* START *

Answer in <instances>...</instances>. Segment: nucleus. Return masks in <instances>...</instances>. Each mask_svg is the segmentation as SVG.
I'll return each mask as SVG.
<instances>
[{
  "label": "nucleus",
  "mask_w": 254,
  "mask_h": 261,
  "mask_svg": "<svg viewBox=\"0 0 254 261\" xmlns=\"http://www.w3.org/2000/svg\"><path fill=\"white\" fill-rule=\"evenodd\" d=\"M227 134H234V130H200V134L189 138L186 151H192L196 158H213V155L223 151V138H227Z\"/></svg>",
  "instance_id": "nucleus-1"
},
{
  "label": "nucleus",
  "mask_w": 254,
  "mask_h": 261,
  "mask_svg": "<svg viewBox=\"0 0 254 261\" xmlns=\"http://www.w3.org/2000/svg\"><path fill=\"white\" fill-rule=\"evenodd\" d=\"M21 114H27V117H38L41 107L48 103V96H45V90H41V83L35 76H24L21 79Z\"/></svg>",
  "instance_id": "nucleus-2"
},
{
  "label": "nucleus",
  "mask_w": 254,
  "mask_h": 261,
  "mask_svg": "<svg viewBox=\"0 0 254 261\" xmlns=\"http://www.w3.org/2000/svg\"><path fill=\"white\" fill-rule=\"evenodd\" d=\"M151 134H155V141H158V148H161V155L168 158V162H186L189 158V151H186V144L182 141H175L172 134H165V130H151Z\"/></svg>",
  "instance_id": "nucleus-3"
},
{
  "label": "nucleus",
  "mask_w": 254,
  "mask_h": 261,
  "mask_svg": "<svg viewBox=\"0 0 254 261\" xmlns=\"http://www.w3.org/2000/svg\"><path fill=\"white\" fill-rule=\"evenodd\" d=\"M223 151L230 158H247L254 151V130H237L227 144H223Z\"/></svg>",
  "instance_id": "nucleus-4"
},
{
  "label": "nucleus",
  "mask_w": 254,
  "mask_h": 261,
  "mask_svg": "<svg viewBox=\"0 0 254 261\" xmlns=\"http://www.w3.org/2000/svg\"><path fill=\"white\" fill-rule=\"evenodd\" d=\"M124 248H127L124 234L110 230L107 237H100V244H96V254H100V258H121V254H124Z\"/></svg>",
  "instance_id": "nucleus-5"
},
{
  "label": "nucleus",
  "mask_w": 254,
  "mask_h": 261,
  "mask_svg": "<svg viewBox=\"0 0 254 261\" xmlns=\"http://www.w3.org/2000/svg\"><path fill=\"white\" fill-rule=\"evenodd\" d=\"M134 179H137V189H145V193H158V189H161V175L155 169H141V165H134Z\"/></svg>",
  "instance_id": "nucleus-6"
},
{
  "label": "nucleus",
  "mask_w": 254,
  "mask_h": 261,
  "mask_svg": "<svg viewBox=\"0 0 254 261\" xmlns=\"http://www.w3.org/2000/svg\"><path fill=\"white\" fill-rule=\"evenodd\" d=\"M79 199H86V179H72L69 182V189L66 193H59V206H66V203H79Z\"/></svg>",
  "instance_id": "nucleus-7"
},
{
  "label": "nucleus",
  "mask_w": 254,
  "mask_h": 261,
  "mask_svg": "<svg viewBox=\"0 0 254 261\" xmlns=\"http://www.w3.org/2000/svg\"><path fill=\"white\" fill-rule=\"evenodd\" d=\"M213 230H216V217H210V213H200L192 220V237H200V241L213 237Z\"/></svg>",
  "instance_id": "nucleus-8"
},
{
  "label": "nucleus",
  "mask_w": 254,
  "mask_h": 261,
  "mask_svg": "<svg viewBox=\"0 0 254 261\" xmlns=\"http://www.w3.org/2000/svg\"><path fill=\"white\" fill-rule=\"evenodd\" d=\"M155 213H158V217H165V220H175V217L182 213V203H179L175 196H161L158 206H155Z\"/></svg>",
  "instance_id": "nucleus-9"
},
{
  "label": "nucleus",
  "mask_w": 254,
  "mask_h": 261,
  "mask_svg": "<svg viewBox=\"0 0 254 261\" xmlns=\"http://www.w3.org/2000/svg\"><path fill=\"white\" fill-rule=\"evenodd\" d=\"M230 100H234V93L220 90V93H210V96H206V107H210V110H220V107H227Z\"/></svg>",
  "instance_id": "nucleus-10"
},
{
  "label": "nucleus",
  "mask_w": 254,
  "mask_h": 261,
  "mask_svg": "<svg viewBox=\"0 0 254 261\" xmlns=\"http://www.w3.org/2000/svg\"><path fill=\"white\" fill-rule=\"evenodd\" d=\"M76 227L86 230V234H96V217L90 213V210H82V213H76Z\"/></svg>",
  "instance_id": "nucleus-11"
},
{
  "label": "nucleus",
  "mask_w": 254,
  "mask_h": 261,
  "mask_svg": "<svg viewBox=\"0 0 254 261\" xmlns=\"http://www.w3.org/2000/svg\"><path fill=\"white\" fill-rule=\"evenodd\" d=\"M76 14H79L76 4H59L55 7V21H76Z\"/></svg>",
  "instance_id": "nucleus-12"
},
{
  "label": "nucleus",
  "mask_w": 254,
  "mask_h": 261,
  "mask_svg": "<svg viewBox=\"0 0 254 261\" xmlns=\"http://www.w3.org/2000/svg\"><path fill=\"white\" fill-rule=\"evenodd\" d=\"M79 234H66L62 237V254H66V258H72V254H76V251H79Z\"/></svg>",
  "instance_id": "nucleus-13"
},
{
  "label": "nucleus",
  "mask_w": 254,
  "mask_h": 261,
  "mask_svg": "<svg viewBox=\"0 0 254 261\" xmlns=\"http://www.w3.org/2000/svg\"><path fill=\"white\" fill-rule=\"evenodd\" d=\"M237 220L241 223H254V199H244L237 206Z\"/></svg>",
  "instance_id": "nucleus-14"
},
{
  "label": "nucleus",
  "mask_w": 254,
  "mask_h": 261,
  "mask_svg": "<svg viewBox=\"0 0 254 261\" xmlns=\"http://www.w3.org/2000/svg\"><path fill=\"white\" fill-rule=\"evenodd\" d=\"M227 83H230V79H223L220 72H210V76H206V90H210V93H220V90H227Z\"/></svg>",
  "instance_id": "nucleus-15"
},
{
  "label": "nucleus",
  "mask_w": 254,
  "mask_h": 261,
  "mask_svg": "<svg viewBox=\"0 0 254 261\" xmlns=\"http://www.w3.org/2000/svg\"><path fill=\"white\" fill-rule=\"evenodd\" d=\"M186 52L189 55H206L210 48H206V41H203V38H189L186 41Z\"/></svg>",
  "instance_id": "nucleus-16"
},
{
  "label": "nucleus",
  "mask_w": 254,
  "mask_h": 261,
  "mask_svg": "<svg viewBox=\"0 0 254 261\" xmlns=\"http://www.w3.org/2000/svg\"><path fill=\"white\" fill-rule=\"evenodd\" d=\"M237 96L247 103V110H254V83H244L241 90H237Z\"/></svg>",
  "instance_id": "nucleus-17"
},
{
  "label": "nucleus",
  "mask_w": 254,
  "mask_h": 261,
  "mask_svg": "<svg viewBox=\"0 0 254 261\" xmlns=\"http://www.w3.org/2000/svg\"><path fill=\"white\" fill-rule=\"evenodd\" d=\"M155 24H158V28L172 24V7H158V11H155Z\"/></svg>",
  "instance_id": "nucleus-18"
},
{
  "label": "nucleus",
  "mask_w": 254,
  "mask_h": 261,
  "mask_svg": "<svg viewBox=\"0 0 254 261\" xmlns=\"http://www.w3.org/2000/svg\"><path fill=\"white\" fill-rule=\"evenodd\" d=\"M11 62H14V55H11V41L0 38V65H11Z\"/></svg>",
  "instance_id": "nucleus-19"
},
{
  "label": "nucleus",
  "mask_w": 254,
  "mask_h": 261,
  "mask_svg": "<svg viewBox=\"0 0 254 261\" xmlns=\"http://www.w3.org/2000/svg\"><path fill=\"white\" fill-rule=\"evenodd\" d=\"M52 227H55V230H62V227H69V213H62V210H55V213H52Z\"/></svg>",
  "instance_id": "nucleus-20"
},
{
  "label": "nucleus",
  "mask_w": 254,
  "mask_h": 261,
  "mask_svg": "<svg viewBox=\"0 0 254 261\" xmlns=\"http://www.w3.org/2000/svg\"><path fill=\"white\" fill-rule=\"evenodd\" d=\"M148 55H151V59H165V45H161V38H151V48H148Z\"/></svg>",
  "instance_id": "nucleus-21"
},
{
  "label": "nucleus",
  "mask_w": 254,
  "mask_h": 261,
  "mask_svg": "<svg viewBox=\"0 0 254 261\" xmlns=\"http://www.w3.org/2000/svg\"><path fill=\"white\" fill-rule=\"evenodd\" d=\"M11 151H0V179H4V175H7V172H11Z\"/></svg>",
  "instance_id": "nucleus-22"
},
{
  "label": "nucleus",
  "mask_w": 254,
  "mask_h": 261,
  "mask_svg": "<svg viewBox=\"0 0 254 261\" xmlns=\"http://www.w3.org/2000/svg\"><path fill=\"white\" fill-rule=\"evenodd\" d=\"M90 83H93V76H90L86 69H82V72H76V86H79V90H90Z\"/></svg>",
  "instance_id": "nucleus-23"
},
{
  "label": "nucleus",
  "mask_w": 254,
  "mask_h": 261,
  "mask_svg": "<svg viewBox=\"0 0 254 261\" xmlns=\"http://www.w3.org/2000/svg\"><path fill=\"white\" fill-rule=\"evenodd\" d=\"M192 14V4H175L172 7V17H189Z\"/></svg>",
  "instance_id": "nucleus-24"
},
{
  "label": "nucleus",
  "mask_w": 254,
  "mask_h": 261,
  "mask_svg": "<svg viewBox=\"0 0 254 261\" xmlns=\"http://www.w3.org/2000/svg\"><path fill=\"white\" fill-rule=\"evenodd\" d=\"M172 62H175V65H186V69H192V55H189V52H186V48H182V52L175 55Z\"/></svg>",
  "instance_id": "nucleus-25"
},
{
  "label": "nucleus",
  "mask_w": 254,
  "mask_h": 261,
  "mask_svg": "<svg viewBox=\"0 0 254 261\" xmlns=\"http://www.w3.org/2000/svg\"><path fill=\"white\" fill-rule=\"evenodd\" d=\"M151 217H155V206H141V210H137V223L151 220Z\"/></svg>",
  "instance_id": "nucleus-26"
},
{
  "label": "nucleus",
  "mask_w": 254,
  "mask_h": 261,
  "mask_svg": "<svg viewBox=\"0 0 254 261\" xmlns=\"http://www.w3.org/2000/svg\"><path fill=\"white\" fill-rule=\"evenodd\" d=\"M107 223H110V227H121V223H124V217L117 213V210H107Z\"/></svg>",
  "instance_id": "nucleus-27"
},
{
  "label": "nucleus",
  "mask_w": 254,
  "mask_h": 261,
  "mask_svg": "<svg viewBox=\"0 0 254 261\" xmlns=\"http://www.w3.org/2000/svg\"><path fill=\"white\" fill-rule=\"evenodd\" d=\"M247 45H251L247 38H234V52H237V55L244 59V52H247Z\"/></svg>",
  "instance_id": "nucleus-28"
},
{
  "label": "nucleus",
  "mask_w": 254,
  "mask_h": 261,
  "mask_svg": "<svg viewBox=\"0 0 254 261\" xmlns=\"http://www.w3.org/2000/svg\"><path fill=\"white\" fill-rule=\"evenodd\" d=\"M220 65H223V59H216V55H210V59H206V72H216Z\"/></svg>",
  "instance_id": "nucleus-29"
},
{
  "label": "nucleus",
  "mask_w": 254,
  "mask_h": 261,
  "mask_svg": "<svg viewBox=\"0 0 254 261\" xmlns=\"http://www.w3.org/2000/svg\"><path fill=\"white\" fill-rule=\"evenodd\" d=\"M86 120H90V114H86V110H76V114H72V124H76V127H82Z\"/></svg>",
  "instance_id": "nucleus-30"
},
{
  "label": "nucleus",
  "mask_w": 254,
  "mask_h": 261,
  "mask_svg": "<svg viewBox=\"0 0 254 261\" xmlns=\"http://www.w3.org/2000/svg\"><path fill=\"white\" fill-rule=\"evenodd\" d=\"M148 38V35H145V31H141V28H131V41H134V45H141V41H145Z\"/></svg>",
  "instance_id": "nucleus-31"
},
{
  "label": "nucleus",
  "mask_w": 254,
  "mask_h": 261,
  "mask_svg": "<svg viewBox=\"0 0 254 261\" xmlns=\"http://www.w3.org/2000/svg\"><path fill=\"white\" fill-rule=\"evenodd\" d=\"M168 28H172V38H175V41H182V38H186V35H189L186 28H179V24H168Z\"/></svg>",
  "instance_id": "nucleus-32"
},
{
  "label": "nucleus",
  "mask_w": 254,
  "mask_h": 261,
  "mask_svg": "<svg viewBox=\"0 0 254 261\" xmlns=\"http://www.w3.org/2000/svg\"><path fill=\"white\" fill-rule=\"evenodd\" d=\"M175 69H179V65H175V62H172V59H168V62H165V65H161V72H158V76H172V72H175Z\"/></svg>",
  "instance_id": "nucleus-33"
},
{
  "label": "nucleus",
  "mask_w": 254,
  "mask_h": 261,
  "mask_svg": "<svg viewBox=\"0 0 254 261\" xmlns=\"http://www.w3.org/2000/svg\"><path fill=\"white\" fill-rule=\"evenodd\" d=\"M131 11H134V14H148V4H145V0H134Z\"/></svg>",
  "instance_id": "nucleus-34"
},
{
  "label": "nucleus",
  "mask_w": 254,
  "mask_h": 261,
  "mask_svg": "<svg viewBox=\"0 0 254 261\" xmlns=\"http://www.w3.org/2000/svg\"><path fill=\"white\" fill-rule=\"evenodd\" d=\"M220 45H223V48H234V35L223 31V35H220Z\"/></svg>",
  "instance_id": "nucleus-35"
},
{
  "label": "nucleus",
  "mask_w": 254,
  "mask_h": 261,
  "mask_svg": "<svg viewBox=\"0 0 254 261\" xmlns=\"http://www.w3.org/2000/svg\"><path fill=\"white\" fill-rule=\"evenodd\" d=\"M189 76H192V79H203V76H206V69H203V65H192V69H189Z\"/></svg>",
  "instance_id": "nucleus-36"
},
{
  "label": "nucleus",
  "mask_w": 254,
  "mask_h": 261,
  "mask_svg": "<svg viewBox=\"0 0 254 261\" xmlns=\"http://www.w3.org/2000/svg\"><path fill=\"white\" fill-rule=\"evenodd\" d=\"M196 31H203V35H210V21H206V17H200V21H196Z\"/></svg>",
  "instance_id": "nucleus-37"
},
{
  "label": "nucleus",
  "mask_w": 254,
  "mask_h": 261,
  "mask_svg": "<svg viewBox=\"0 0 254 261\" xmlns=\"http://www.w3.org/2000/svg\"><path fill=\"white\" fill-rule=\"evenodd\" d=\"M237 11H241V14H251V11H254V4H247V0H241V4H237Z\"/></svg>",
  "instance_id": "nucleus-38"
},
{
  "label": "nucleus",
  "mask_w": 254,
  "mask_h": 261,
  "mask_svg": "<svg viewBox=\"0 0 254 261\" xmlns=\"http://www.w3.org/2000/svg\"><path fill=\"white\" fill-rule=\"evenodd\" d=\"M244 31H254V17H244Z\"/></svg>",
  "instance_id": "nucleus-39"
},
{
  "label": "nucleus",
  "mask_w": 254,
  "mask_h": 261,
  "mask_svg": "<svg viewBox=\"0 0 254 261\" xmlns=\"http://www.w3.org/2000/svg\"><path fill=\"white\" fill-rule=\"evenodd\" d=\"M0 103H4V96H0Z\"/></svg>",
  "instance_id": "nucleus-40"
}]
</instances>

* END *

▸ **THE REQUEST**
Copy out, unchanged, the part of the listing that starts with its first line and ends with the line containing "134H234V130H200V134L189 138L186 151H192L196", including both of those lines.

▸ **ANSWER IN FULL**
Answer in <instances>...</instances>. Segment: nucleus. Return masks in <instances>...</instances>. Each mask_svg is the segmentation as SVG.
I'll return each mask as SVG.
<instances>
[{
  "label": "nucleus",
  "mask_w": 254,
  "mask_h": 261,
  "mask_svg": "<svg viewBox=\"0 0 254 261\" xmlns=\"http://www.w3.org/2000/svg\"><path fill=\"white\" fill-rule=\"evenodd\" d=\"M227 134H234V130H200V134L189 138L186 151H192L196 158H213V155L223 151V138H227Z\"/></svg>",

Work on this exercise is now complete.